> _Assigned task_
Your answer should repeat every line of the records below in which the word "site" appears.
== == ==
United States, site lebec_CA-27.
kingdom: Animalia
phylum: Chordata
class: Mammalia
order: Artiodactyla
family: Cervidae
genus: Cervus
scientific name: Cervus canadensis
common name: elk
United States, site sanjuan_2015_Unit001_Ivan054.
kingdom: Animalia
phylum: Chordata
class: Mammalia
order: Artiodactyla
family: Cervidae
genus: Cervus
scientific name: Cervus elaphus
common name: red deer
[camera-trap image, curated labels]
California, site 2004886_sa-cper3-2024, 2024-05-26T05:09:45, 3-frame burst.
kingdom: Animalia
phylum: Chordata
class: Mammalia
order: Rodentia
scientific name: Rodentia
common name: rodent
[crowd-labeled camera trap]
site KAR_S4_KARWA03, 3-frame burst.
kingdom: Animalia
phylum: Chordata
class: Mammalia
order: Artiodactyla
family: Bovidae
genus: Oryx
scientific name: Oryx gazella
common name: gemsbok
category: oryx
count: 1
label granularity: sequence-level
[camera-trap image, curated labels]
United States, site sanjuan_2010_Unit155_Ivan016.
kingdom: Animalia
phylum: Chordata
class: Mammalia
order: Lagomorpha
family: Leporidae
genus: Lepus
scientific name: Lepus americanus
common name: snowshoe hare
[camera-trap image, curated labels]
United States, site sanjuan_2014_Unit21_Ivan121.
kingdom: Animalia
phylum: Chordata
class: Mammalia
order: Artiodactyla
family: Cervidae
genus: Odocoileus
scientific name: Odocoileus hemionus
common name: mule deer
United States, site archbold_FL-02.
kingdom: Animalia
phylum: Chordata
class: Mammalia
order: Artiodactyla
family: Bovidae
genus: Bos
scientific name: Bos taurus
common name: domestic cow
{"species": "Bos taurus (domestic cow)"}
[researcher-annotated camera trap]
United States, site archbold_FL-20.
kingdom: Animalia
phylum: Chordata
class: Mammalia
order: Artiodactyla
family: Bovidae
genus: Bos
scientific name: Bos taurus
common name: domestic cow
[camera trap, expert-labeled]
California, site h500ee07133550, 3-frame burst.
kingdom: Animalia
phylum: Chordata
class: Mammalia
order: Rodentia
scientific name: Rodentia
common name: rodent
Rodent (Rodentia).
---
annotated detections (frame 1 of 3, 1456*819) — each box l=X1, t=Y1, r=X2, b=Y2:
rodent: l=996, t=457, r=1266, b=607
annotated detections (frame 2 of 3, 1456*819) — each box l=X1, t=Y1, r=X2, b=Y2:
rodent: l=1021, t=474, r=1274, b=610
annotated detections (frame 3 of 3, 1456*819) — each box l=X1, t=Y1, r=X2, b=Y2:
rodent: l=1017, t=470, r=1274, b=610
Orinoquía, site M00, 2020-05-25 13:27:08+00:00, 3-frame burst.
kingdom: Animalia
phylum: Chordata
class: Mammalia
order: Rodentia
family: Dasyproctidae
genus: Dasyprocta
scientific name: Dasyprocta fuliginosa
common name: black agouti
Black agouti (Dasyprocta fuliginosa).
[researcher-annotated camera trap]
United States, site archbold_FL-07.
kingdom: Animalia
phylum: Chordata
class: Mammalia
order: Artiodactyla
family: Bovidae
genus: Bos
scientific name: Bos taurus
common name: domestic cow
== == ==
> _Response_
United States, site lebec_CA-27.
United States, site sanjuan_2015_Unit001_Ivan054.
California, site 2004886_sa-cper3-2024, 2024-05-26T05:09:45, 3-frame burst.
site KAR_S4_KARWA03, 3-frame burst.
United States, site sanjuan_2010_Unit155_Ivan016.
United States, site sanjuan_2014_Unit21_Ivan121.
United States, site archbold_FL-02.
United States, site archbold_FL-20.
California, site h500ee07133550, 3-frame burst.
Orinoquía, site M00, 2020-05-25 13:27:08+00:00, 3-frame burst.
United States, site archbold_FL-07.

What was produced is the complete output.